Ela olhou a hora e já estava quase tarde da noite.
No dia do jantar da família Machado, os mais novos não podiam sair da Praia Dourada, e tinham de dormir nos próprios quartos ali.
Como Adilson dizia, era para dar movimento à casa, porque casa cheia dá outra energia.
Por isso, ninguém da família Machado podia ir embora naquela noite.
Eduarda não quis ficar ali com Cícero esperando ele terminar a ligação para saírem juntos.
Ela se levantou primeiro e subiu as escadas em direção ao quarto deles.
Antes, ela passou no quarto infantil para olhar Arthur.
A babá da Praia Dourada falou em voz baixa.
— O Arthur está dormindo há meia hora.
Eduarda abriu a porta, conferiu, ajustou a temperatura do ar-condicionado para deixar o quarto mais aconchegante e então saiu do quarto infantil.
Ela foi até a porta do próprio quarto e seguiu direto para o banheiro, fechando-se ali para tomar banho antes de dormir.
A água estava morna e confortável, e Eduarda pensou por um instante e encheu a banheira, ajustou a temperatura e entrou para se deixar ficar ali.
Quando o sono veio, Eduarda acabou adormecendo encostada na borda da banheira.
Quando acordou, ela ouviu um ruído discreto junto à porta.
Eduarda se assustou e quis se levantar para pegar o roupão, mas já era tarde, porque a porta do banheiro se abrira, e ela só pôde afundar o corpo de novo na espuma.
— Você... por que está aqui...
Cícero ficou ali, encarando Eduarda, e os dois se olharam no banheiro.
Por sorte, a banheira estava coberta de espuma, e aquilo evitou um constrangimento ainda maior.
Eduarda corou e murmurou.
— Eu estou tomando banho, por que você entrou sem bater?
Cícero lançou-lhe um olhar de lado e se apoiou, inclinado, no batente da porta.
— Você não vai tomar banho?
— Eu tomei no quarto de hóspedes ao lado.
Eduarda soltou um “ah” baixo, olhou para a cama grande e depois para Cícero.
Antes, quando voltavam à Praia Dourada, eles ficavam no mesmo quarto e, naturalmente, na mesma cama.

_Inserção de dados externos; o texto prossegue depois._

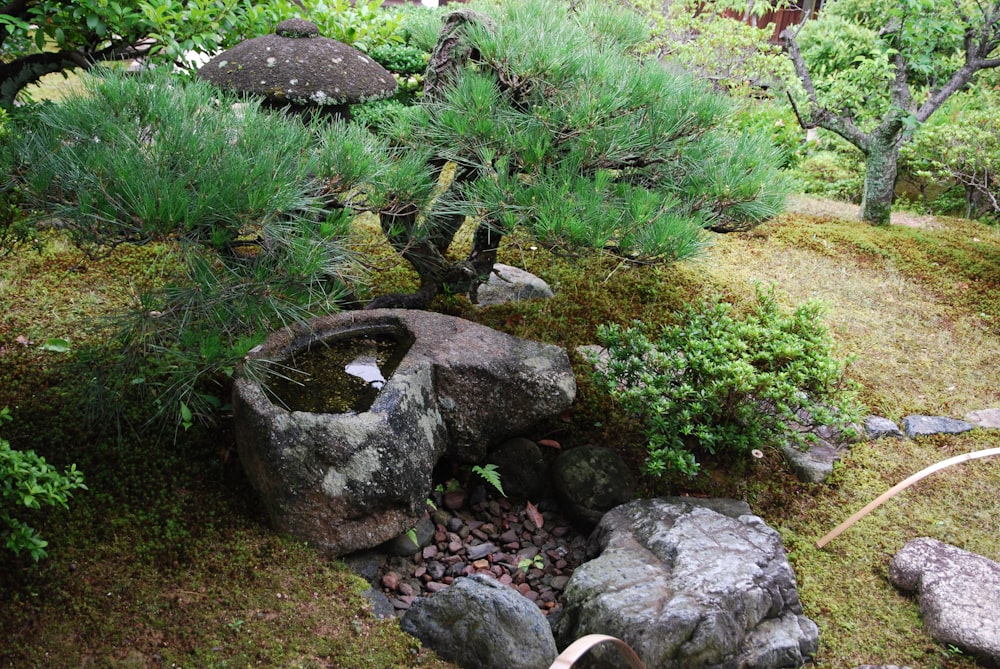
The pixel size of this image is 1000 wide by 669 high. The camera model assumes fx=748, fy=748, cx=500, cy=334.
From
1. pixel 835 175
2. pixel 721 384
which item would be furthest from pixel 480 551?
pixel 835 175

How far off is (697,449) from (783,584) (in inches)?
41.8

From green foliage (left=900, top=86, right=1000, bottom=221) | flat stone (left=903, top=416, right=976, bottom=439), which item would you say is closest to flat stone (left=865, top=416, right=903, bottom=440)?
flat stone (left=903, top=416, right=976, bottom=439)

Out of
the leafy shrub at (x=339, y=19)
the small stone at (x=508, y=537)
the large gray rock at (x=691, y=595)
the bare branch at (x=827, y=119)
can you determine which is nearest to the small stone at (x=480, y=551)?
the small stone at (x=508, y=537)

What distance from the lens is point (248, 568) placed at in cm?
317

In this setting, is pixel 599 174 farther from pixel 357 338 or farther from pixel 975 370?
pixel 975 370

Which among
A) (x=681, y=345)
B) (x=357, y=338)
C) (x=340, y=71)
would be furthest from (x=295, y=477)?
(x=340, y=71)

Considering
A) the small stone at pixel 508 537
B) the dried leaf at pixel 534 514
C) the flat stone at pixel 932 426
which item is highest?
the flat stone at pixel 932 426

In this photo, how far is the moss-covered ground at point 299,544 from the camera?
9.48 feet

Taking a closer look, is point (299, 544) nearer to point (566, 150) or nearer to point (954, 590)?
point (566, 150)

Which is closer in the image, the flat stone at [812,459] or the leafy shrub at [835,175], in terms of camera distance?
the flat stone at [812,459]

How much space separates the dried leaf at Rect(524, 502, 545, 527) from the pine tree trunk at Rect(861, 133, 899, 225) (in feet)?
19.1

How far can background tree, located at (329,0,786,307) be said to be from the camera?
3.58 m

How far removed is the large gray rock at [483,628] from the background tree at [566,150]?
1623 millimetres

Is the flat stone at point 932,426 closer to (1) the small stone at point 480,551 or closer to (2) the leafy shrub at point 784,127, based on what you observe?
(1) the small stone at point 480,551
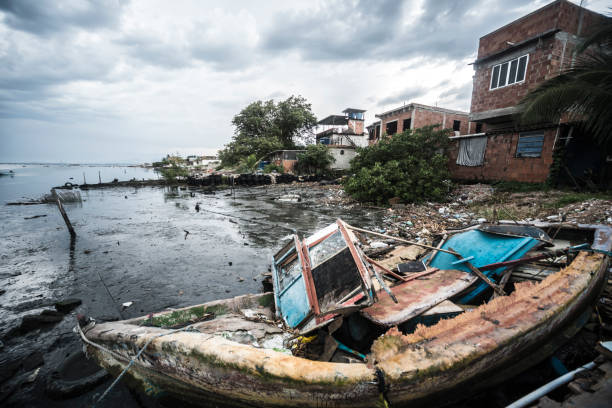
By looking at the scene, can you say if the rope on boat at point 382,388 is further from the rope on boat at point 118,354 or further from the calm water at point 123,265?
the calm water at point 123,265

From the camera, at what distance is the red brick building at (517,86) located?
9.69m

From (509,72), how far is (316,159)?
51.6ft

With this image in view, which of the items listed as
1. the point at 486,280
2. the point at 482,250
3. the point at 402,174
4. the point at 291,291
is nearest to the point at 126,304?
the point at 291,291

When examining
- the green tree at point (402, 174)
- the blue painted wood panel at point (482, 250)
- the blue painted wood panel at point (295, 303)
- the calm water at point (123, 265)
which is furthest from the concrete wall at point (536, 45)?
A: the blue painted wood panel at point (295, 303)

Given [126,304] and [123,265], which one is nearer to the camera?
[126,304]

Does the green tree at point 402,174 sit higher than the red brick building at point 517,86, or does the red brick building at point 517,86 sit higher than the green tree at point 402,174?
the red brick building at point 517,86

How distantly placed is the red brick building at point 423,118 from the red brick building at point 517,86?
16.5ft

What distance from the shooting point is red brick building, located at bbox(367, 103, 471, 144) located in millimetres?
17625

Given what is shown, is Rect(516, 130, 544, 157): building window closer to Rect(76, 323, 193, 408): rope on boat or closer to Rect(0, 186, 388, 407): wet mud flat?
Rect(0, 186, 388, 407): wet mud flat

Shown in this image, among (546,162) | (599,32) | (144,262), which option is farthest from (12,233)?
(546,162)

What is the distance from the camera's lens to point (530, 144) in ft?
33.6

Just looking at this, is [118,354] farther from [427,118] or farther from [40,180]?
[40,180]

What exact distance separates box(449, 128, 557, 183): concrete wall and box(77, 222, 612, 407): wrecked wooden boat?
31.9 ft

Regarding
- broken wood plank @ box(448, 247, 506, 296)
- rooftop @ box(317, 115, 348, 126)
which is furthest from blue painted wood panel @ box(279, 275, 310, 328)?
rooftop @ box(317, 115, 348, 126)
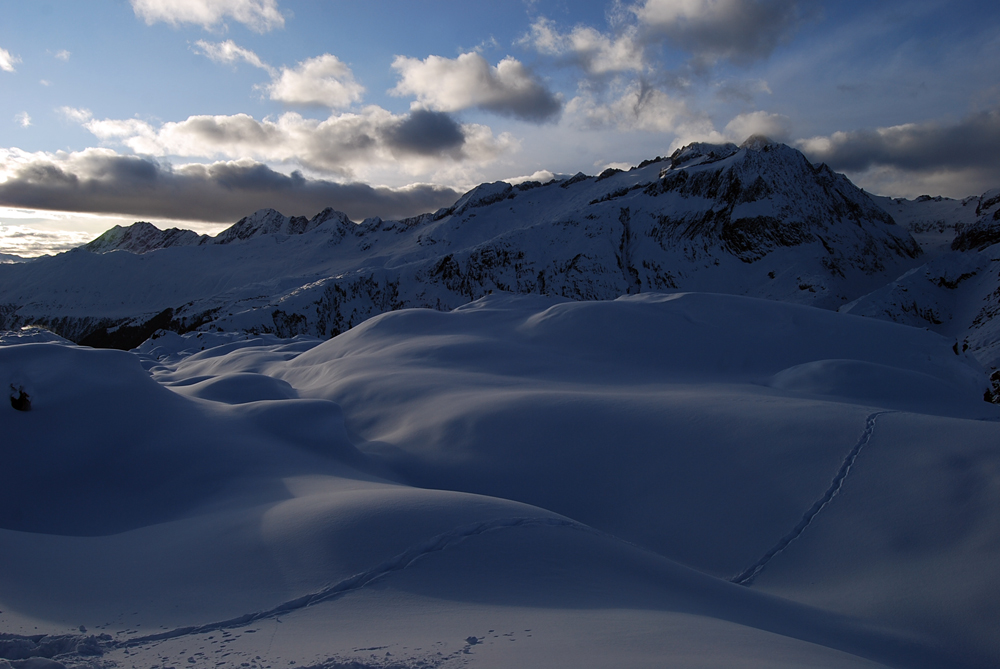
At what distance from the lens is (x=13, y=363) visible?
923cm

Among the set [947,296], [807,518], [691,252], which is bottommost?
[807,518]

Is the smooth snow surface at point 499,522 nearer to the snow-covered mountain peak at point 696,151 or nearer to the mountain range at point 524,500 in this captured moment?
the mountain range at point 524,500

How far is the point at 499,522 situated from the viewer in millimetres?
5488

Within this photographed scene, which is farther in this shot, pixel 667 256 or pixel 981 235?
pixel 667 256

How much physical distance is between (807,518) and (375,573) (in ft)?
18.1

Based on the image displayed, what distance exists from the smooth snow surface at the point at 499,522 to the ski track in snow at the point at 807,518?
1.8 inches

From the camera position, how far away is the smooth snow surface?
3.91m

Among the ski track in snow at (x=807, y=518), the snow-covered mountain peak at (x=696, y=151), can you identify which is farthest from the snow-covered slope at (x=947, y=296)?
the snow-covered mountain peak at (x=696, y=151)

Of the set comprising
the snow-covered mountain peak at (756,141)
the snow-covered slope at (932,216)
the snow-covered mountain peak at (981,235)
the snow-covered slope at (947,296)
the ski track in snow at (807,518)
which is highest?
the snow-covered mountain peak at (756,141)

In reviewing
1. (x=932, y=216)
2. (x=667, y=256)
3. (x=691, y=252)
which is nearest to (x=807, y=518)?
(x=667, y=256)

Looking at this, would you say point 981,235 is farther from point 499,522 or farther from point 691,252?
point 499,522

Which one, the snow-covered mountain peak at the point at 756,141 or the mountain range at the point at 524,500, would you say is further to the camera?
the snow-covered mountain peak at the point at 756,141

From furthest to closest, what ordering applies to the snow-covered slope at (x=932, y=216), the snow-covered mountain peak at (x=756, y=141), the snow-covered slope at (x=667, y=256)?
the snow-covered mountain peak at (x=756, y=141) < the snow-covered slope at (x=932, y=216) < the snow-covered slope at (x=667, y=256)

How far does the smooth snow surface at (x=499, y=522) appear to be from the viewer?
3.91 meters
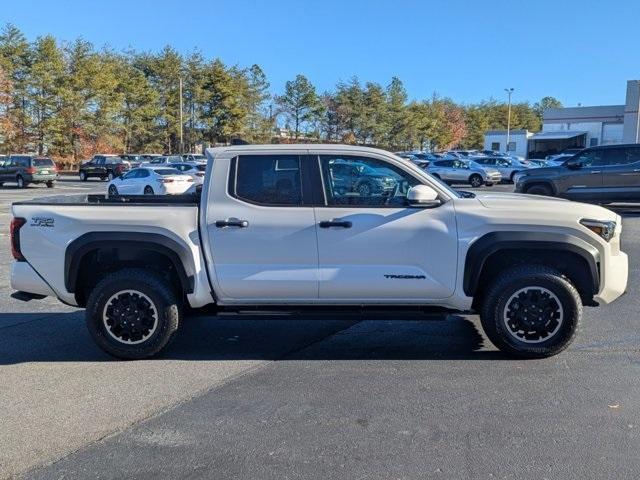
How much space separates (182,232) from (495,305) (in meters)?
2.72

Mas, com a relação atual, dormir juntos não parecia apropriado, e ela também não queria dividir a cama com Cícero, e acreditava que ele também não queria.
Eduarda perguntou.
— Como a gente vai dormir hoje?
Cícero nem levantou os olhos.
— Do mesmo jeito de antes.
Ele falou com indiferença, como se fosse a coisa mais comum do mundo.